My first question, please be gentle. I searched but could not find an answer here or elsewhere.

Note that this question does not apply to unpacking of arguments like *args.

In the python 3.3 documentation for os.removexattr the following is stated:

os.removexattr(path, attribute, *, follow_symlinks=True)

    Removes the extended filesystem attribute attribute from path.
    attribute should be bytes or str.
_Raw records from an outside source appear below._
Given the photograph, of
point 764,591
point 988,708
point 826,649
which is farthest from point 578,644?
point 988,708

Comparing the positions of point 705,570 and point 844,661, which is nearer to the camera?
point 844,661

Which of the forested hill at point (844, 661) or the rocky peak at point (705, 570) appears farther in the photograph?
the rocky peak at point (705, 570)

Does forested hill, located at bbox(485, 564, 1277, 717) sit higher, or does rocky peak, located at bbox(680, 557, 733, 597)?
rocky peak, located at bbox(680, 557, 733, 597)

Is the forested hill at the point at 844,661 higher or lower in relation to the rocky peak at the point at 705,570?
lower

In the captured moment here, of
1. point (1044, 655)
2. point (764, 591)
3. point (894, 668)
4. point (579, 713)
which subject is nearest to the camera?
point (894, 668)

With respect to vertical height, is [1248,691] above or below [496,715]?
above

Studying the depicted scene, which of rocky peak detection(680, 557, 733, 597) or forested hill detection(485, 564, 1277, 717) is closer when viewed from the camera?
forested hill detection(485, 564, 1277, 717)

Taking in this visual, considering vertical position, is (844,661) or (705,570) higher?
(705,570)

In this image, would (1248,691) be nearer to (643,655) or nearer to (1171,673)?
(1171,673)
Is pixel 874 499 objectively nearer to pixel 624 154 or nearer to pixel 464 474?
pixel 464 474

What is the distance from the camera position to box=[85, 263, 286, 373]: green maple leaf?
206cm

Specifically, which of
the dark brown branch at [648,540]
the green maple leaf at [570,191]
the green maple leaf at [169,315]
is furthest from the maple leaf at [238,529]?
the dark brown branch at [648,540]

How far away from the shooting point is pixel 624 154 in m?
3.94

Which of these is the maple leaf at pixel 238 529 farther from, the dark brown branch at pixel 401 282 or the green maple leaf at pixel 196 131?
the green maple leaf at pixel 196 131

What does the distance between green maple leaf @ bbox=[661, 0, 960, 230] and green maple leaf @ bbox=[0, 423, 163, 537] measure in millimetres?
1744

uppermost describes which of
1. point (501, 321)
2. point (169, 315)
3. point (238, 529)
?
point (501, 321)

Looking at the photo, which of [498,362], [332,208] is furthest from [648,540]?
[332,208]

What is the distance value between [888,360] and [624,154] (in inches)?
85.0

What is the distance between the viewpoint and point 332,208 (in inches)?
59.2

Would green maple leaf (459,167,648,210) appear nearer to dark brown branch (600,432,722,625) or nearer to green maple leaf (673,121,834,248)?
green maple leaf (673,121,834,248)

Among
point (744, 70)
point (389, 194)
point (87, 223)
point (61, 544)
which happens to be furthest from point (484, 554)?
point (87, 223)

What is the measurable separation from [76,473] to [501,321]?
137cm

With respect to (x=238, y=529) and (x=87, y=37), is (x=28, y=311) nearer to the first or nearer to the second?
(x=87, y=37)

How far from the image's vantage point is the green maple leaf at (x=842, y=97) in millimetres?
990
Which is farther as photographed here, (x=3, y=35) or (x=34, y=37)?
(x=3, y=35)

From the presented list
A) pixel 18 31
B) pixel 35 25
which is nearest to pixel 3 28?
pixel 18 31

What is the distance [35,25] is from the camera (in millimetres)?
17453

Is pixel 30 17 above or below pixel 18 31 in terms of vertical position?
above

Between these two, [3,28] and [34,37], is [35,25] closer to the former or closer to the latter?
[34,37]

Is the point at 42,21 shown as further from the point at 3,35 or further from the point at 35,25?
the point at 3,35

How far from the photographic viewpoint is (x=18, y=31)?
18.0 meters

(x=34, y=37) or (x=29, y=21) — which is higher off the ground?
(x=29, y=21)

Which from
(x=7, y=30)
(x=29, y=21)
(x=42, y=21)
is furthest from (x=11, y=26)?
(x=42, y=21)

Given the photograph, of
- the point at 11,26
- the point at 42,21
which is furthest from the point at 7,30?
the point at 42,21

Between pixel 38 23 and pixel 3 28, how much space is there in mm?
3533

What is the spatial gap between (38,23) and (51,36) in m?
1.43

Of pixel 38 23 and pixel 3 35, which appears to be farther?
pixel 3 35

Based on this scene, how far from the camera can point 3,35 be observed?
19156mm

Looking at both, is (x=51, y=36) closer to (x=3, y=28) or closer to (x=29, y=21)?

If it is a string, it is encoded
    with the filesystem encoding.

    This function can support specifying a file descriptor and not
    following symlinks.

Note that the third argument is a star: *

I assumed that this means "specify one attribute or several attributes separated by comma", but when trying to do that, I get an exception:

import os
os.removexattr('M7-AAE-01.jpg', 'user.camera_brand', 'user.camera_model')
    Traceback (most recent call last):
      File "<stdin>", line 1, in <module>
    TypeError: Function takes at most 2 positional arguments (3 given)

I also tried to supply a list of arguments, but that did not work either.

What exactly does the star argument mean in this case? Thank you.

回答1:

The single asterisk * just means that it is forcing you to use named arguments. In this case if you want to pass a value for follow_symlinks, you have to pass the argument name.

The idea is you don't having to read function calls like foo(True, False, False) and not know what those values are doing.